● Selected excerpt:
******************************
Reviewed by William W. Taschek, Ohio State University

2002.06.10


The work that Donald Davidson has produced since the publication of his original two collections, Essays on Actions and Events and Inquiries into Truth and Interpretation 1 draws out, develops and defends what are arguably among the most profound and controversial implications of his earlier work—implications often not remarked upon there or at best only hinted at. With the recent publication of Subjective, Intersubjective, Objective, and the imminent publication of two additional collections, Problems of Rationality and Truth, Language, and History, this later phase of Davidson’s will be easily accessible to a wide philosophical audience for the first time. 2 There is little doubt that the appearance of these volumes will, in the near future, occasion a major reexamination and reassessment of Davidson’s philosophical contributions.

The volume here under review, Interpreting Davidson, offers an early taste of things to come. Included are 13 essays that were presented at (or are descendents of papers presented at) the 1996 Karlovy Vary symposium on Davidson’s philosophy. Also included is a new and important paper by Davidson, “Externalisms”—which is not included in any of the new collections—as well as his very helpful, thematically organized commentary on the other essays. With a few exceptions, the contributors to Interpreting Davidson focus on themes that emerge most clearly in Davidson’s latter work.

The papers by Lars Bergström, “Davidson’s Objections to Quine’s Empiricism,” and Folke Tersman,”Davidson and Quine’s Empiricism,” are both concerned to explain and evaluate the success of Davidson’s critique of Quine’s empiricism. Bergström’s primary aim is to defend Quine against various considerations Davidson offers against him—viz., his commitment to scheme/content dualism, his commitment to a proximal as opposed to distal theory of empirical content, and his commitment to treating proximal stimulations as evidence, as having a justificatory role over and above a merely causal role with respect to our perceptual beliefs. Tersman, on the other hand, offers a fairly sympathetic defense of Davidson’s critique of Quine, particularly as it concerns the proximal/distal issue. Nevertheless, Tersman argues that Davidson is mistaken in supposing that his critique succeeds in undermining the epistemic privilege that Quine’s empiricism accords to observation sentences. But it is not clear that there is in fact a serious issue between Tersman and Davidson here. Properly understood, Davidson’s views have always accorded perceptual sentences—sentences the use of which is learned in ostensive situations—a certain epistemic and “semantic” priority. If there is a disagreement with Quine on this issue, it is primarily with the assumption implicit in Quine’s various characterizations of ‘observation sentences’ that successful ostensive learning requires that learner and teacher use the same signs in response to shared occasions.
******************************
● Given data:
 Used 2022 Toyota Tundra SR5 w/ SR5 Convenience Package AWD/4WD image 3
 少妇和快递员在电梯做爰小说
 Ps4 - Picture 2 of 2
******************************
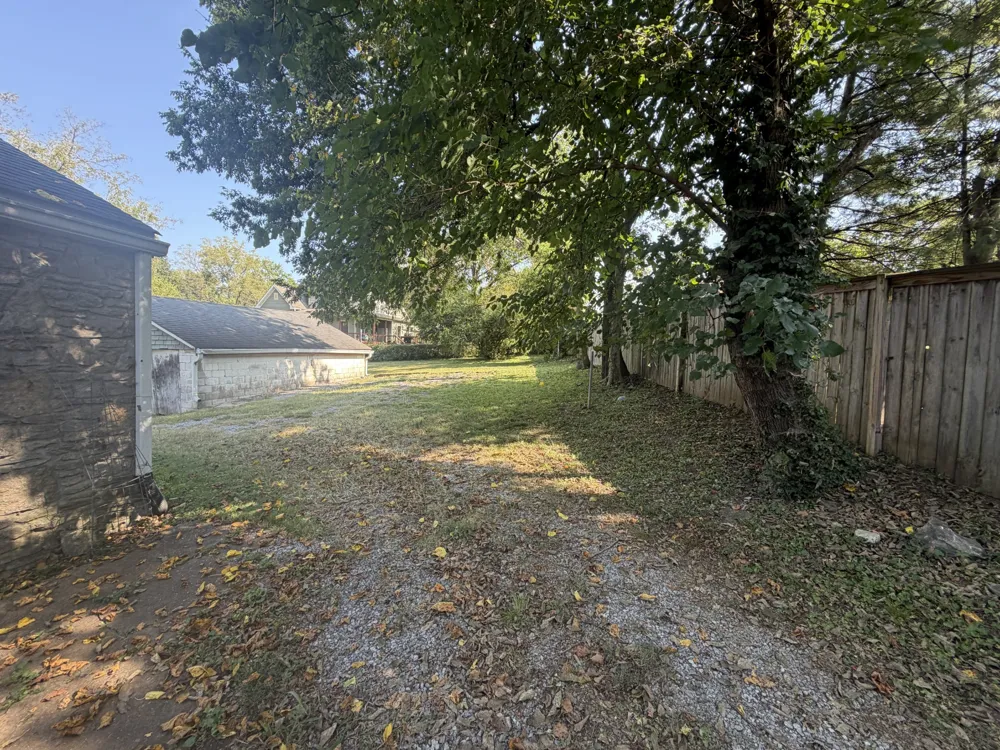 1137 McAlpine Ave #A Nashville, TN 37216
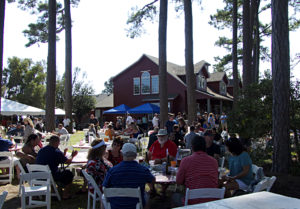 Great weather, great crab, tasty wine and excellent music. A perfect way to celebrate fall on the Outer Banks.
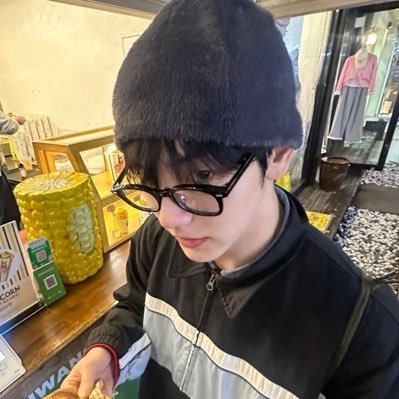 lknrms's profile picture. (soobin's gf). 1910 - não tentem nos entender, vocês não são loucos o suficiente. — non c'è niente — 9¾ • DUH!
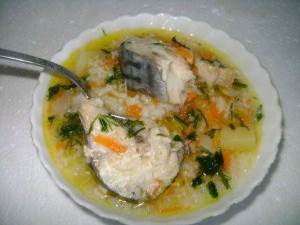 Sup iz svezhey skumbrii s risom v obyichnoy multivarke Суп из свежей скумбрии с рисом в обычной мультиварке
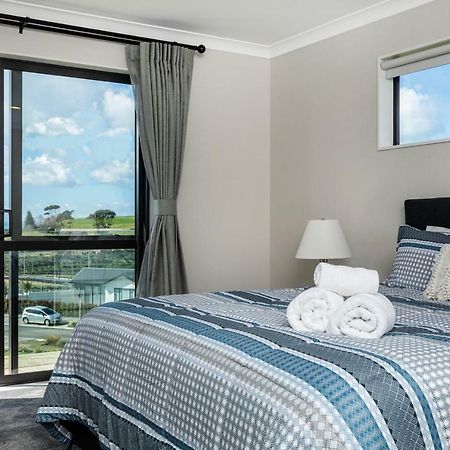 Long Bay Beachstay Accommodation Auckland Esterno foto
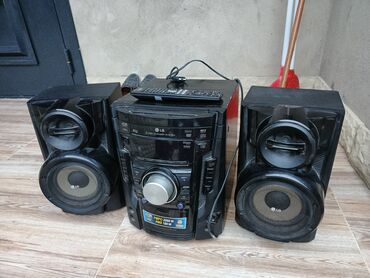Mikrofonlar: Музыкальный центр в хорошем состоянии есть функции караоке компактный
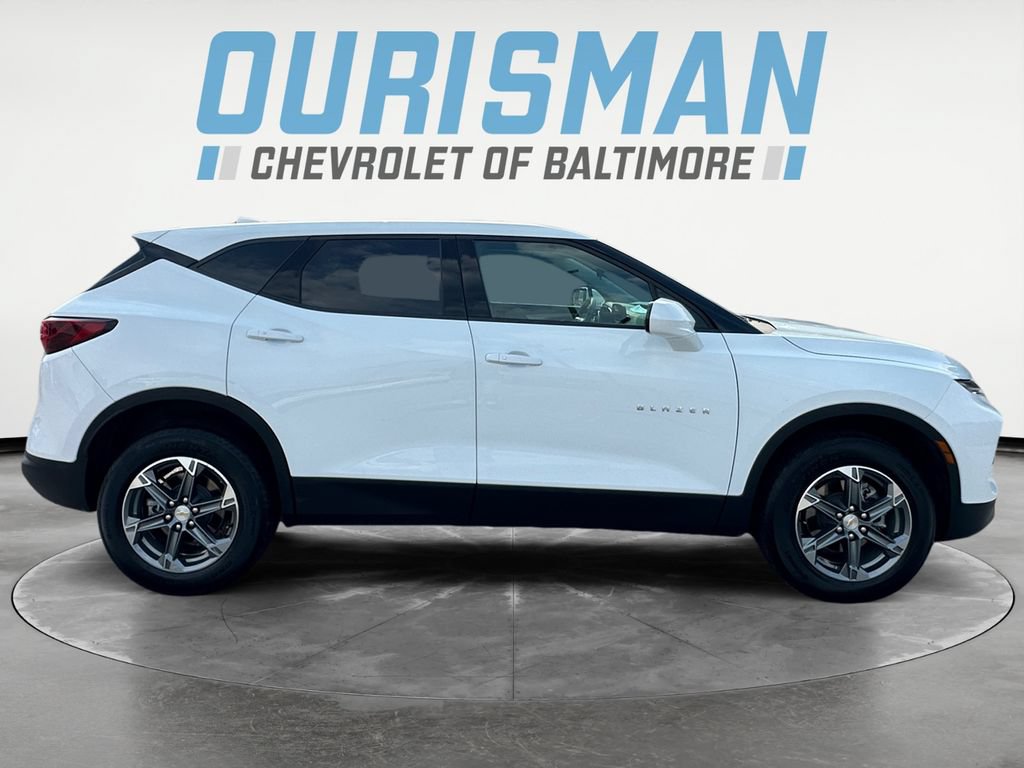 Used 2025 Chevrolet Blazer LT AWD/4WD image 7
******************************
● Explore the material:
- A) According to the review, at what event were the essays in Interpreting Davidson presented?
- B) Please rewrite the paragraph of the review that begins "The volume here under review" as a short bulleted list that keeps its main facts.

● Answers for the tasks:
- A) The 1996 Karlovy Vary symposium on Davidson's philosophy.

- B)
- Interpreting Davidson gives an early taste of things to come.
- It contains 13 essays presented at, or descended from papers presented at, the 1996 Karlovy Vary symposium on Davidson's philosophy.
- It also includes a new paper by Davidson, "Externalisms," which appears in none of the new collections.
- It includes Davidson's thematically organized commentary on the other essays.
- With a few exceptions, the contributors focus on themes that emerge most clearly in Davidson's later work.